Express each equation in logarithmic form.
(a) $e^{x}=5$ is equivalent to the logarithmic equation:
(b) $e^{7}=x$ is equivalent to the logarithmic equation:
Answer
(b) The logarithmic form of \(e^{7}=x\) is \(\boxed{\ln x = 7}\) or \(\boxed{\log_{e}x = 7}\).
Step 1 :Express each equation in logarithmic form.

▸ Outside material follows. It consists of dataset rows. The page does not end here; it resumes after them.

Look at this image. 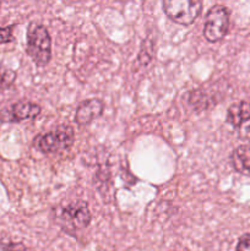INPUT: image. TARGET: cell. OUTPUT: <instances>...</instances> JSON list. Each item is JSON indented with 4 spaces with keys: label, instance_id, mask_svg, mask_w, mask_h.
I'll return each mask as SVG.
<instances>
[{
    "label": "cell",
    "instance_id": "obj_5",
    "mask_svg": "<svg viewBox=\"0 0 250 251\" xmlns=\"http://www.w3.org/2000/svg\"><path fill=\"white\" fill-rule=\"evenodd\" d=\"M229 29V11L223 5H215L206 14L202 34L211 43L221 41Z\"/></svg>",
    "mask_w": 250,
    "mask_h": 251
},
{
    "label": "cell",
    "instance_id": "obj_1",
    "mask_svg": "<svg viewBox=\"0 0 250 251\" xmlns=\"http://www.w3.org/2000/svg\"><path fill=\"white\" fill-rule=\"evenodd\" d=\"M26 36V53L37 66H46L51 58V38L47 27L38 22H31Z\"/></svg>",
    "mask_w": 250,
    "mask_h": 251
},
{
    "label": "cell",
    "instance_id": "obj_11",
    "mask_svg": "<svg viewBox=\"0 0 250 251\" xmlns=\"http://www.w3.org/2000/svg\"><path fill=\"white\" fill-rule=\"evenodd\" d=\"M149 50H152L151 39H146V41H144V43H142L141 50H140L139 53V63L141 64V65H147V64L151 61L152 54L147 53Z\"/></svg>",
    "mask_w": 250,
    "mask_h": 251
},
{
    "label": "cell",
    "instance_id": "obj_6",
    "mask_svg": "<svg viewBox=\"0 0 250 251\" xmlns=\"http://www.w3.org/2000/svg\"><path fill=\"white\" fill-rule=\"evenodd\" d=\"M42 112L41 105L29 100H19L9 107L0 109V123L1 124H15L25 120L36 119Z\"/></svg>",
    "mask_w": 250,
    "mask_h": 251
},
{
    "label": "cell",
    "instance_id": "obj_10",
    "mask_svg": "<svg viewBox=\"0 0 250 251\" xmlns=\"http://www.w3.org/2000/svg\"><path fill=\"white\" fill-rule=\"evenodd\" d=\"M0 251H33L24 243L11 242V240H0Z\"/></svg>",
    "mask_w": 250,
    "mask_h": 251
},
{
    "label": "cell",
    "instance_id": "obj_7",
    "mask_svg": "<svg viewBox=\"0 0 250 251\" xmlns=\"http://www.w3.org/2000/svg\"><path fill=\"white\" fill-rule=\"evenodd\" d=\"M103 110H104V104L98 98L83 100L78 104L77 109H76L75 122L81 126L88 125L95 119L100 118L103 114Z\"/></svg>",
    "mask_w": 250,
    "mask_h": 251
},
{
    "label": "cell",
    "instance_id": "obj_15",
    "mask_svg": "<svg viewBox=\"0 0 250 251\" xmlns=\"http://www.w3.org/2000/svg\"><path fill=\"white\" fill-rule=\"evenodd\" d=\"M237 130L239 131L240 136L245 137V139H250V115L245 122L242 123V125Z\"/></svg>",
    "mask_w": 250,
    "mask_h": 251
},
{
    "label": "cell",
    "instance_id": "obj_3",
    "mask_svg": "<svg viewBox=\"0 0 250 251\" xmlns=\"http://www.w3.org/2000/svg\"><path fill=\"white\" fill-rule=\"evenodd\" d=\"M75 142V132L69 125H59L55 129L34 139L33 145L43 153H61L68 151Z\"/></svg>",
    "mask_w": 250,
    "mask_h": 251
},
{
    "label": "cell",
    "instance_id": "obj_2",
    "mask_svg": "<svg viewBox=\"0 0 250 251\" xmlns=\"http://www.w3.org/2000/svg\"><path fill=\"white\" fill-rule=\"evenodd\" d=\"M92 216L86 201L76 200L59 207L56 212V223L65 232L74 233L90 226Z\"/></svg>",
    "mask_w": 250,
    "mask_h": 251
},
{
    "label": "cell",
    "instance_id": "obj_14",
    "mask_svg": "<svg viewBox=\"0 0 250 251\" xmlns=\"http://www.w3.org/2000/svg\"><path fill=\"white\" fill-rule=\"evenodd\" d=\"M237 251H250V233L240 237L237 244Z\"/></svg>",
    "mask_w": 250,
    "mask_h": 251
},
{
    "label": "cell",
    "instance_id": "obj_4",
    "mask_svg": "<svg viewBox=\"0 0 250 251\" xmlns=\"http://www.w3.org/2000/svg\"><path fill=\"white\" fill-rule=\"evenodd\" d=\"M202 10V0H163V11L175 24L190 26Z\"/></svg>",
    "mask_w": 250,
    "mask_h": 251
},
{
    "label": "cell",
    "instance_id": "obj_8",
    "mask_svg": "<svg viewBox=\"0 0 250 251\" xmlns=\"http://www.w3.org/2000/svg\"><path fill=\"white\" fill-rule=\"evenodd\" d=\"M230 163L238 173L250 176V145L237 147L230 154Z\"/></svg>",
    "mask_w": 250,
    "mask_h": 251
},
{
    "label": "cell",
    "instance_id": "obj_9",
    "mask_svg": "<svg viewBox=\"0 0 250 251\" xmlns=\"http://www.w3.org/2000/svg\"><path fill=\"white\" fill-rule=\"evenodd\" d=\"M250 115V102H238L230 105L227 112V123L238 129Z\"/></svg>",
    "mask_w": 250,
    "mask_h": 251
},
{
    "label": "cell",
    "instance_id": "obj_12",
    "mask_svg": "<svg viewBox=\"0 0 250 251\" xmlns=\"http://www.w3.org/2000/svg\"><path fill=\"white\" fill-rule=\"evenodd\" d=\"M16 80V73L10 69H4L0 71V88L10 87Z\"/></svg>",
    "mask_w": 250,
    "mask_h": 251
},
{
    "label": "cell",
    "instance_id": "obj_13",
    "mask_svg": "<svg viewBox=\"0 0 250 251\" xmlns=\"http://www.w3.org/2000/svg\"><path fill=\"white\" fill-rule=\"evenodd\" d=\"M14 27L15 26H12V25L11 26L0 27V44H7L14 41Z\"/></svg>",
    "mask_w": 250,
    "mask_h": 251
}]
</instances>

Step 2 :The general form of an exponential equation is \(b^{y} = x\), where \(b\) is the base, \(y\) is the exponent, and \(x\) is the result. This can be converted into logarithmic form as \(\log_{b}x = y\).
Step 3 :For the first equation, \(e^{x}=5\), the base is \(e\), the exponent is \(x\), and the result is \(5\). So, the logarithmic form would be \(\log_{e}5 = x\).
Step 4 :For the second equation, \(e^{7}=x\), the base is \(e\), the exponent is \(7\), and the result is \(x\). So, the logarithmic form would be \(\log_{e}x = 7\).
Step 5 :Note that \(\log_{e}\) is also represented as \(\ln\).
Step 6 :\(\boxed{\text{Final Answer:}}\)
Step 7 :(a) The logarithmic form of \(e^{x}=5\) is \(\boxed{\ln5 = x}\) or \(\boxed{\log_{e}5 = x}\).
Step 8 :(b) The logarithmic form of \(e^{7}=x\) is \(\boxed{\ln x = 7}\) or \(\boxed{\log_{e}x = 7}\).